### [EXERCISE BRIEF]
Restate all the entries exactly as they appear, apart from the pictures.
Top of DATA FOR PROCESSING
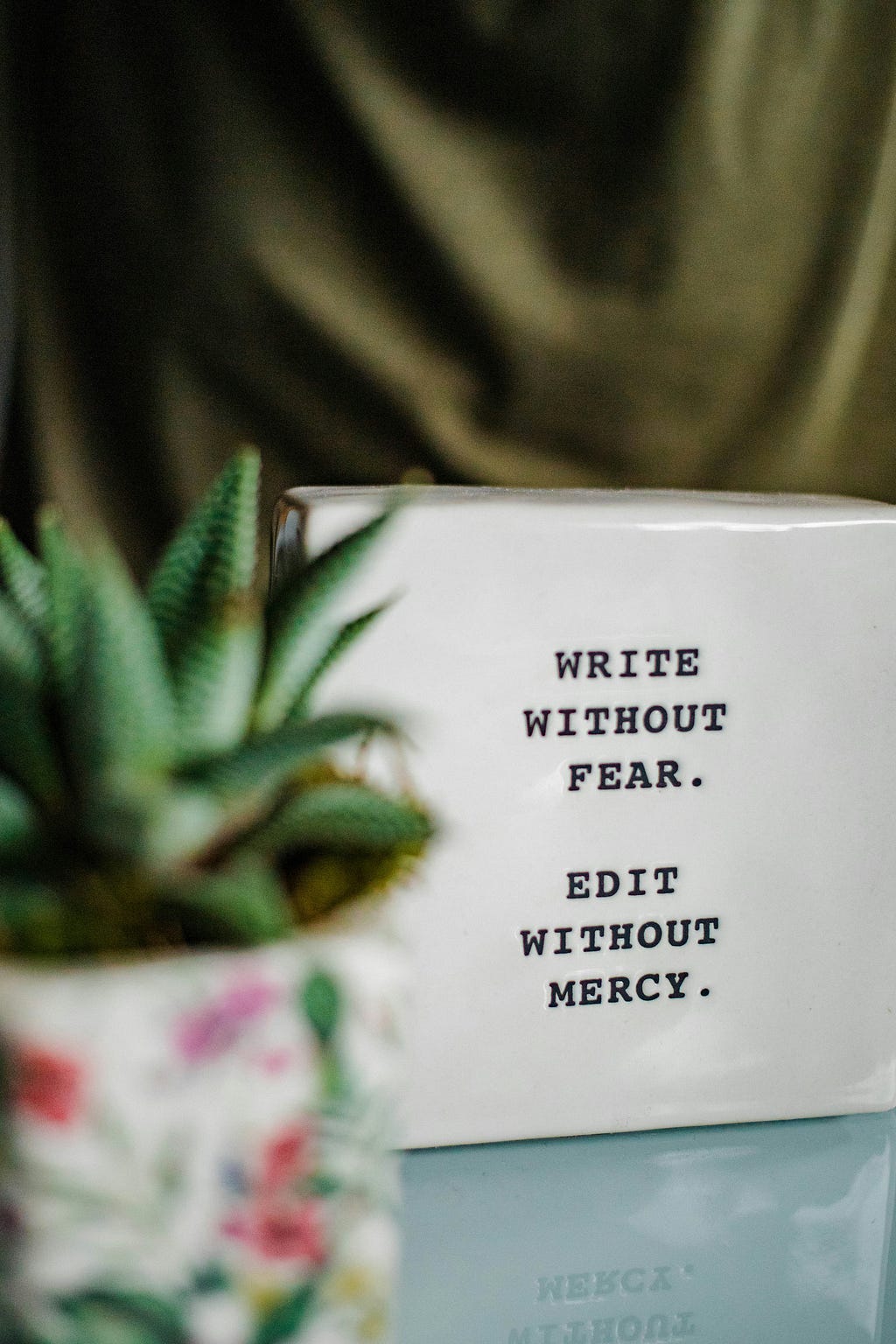 A color photograph — The backdrop is a olive green drape, a potted plant is in the foreground, the focus is a typewritten sign that states in all caps: WRITE WITHOUT FEAR. EDIT WITHOUT MERCY.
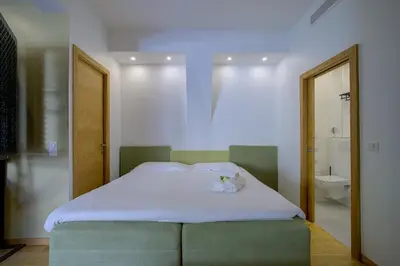 Un ou plusieurs lits dans un hébergement de l'établissement Superbe appartement T5 proche du Palais et de la Croisette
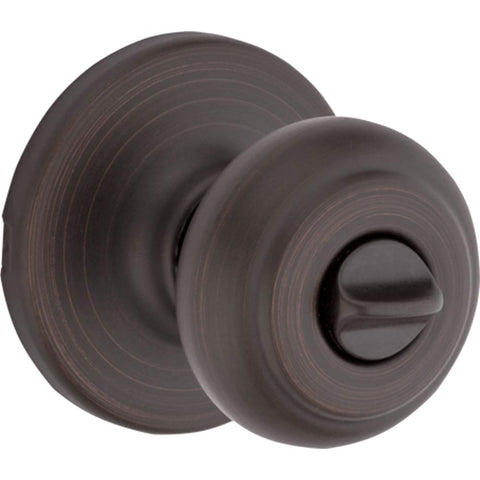 Kwikset Cove Venetian Bronze finish close-up showcasing a classic, durable look.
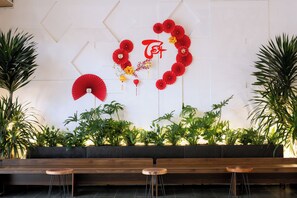 A reception area with a wooden bench, a small round table, and a wall decorated with red paper fans and plants. - Mien Tay Hotel (Can Tho)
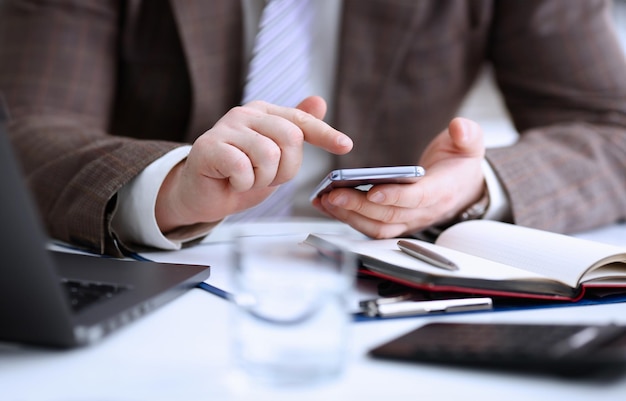 Male arm in suit hold phone and silver pen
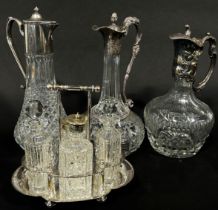 A miscellaneous collection of silver plate and glass ware, including an Art Nouveau water jug, two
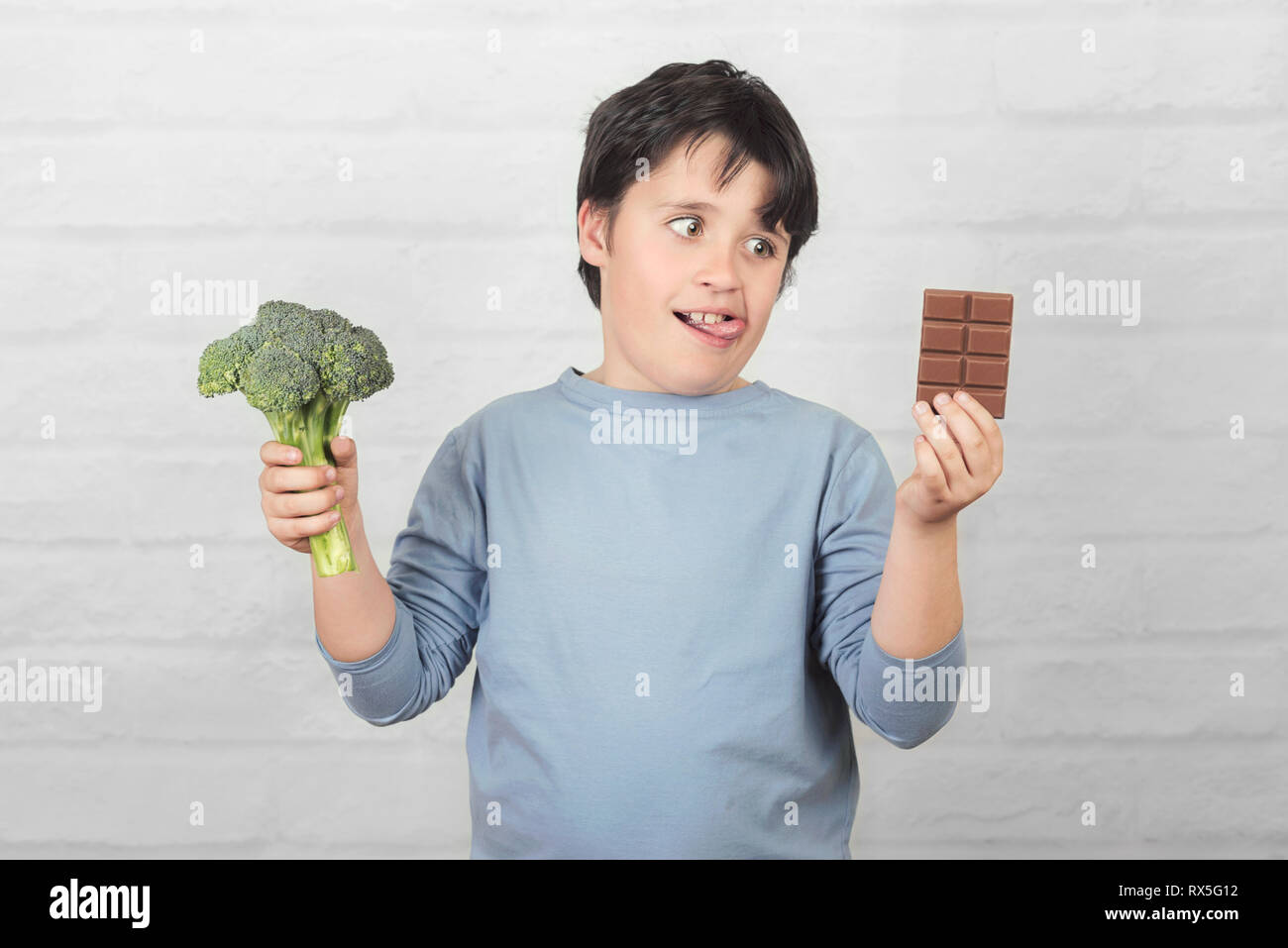 Hungry child with broccoli and an chocolate bar in his hands against brick background Stock Photo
Bottom of DATA FOR PROCESSING
### [TASK SOLUTION]
 A color photograph — The backdrop is a olive green drape, a potted plant is in the foreground, the focus is a typewritten sign that states in all caps: WRITE WITHOUT FEAR. EDIT WITHOUT MERCY.
 Un ou plusieurs lits dans un hébergement de l'établissement Superbe appartement T5 proche du Palais et de la Croisette
 Kwikset Cove Venetian Bronze finish close-up showcasing a classic, durable look.
 A reception area with a wooden bench, a small round table, and a wall decorated with red paper fans and plants. - Mien Tay Hotel (Can Tho)
 Male arm in suit hold phone and silver pen
 A miscellaneous collection of silver plate and glass ware, including an Art Nouveau water jug, two
 Hungry child with broccoli and an chocolate bar in his hands against brick background Stock Photo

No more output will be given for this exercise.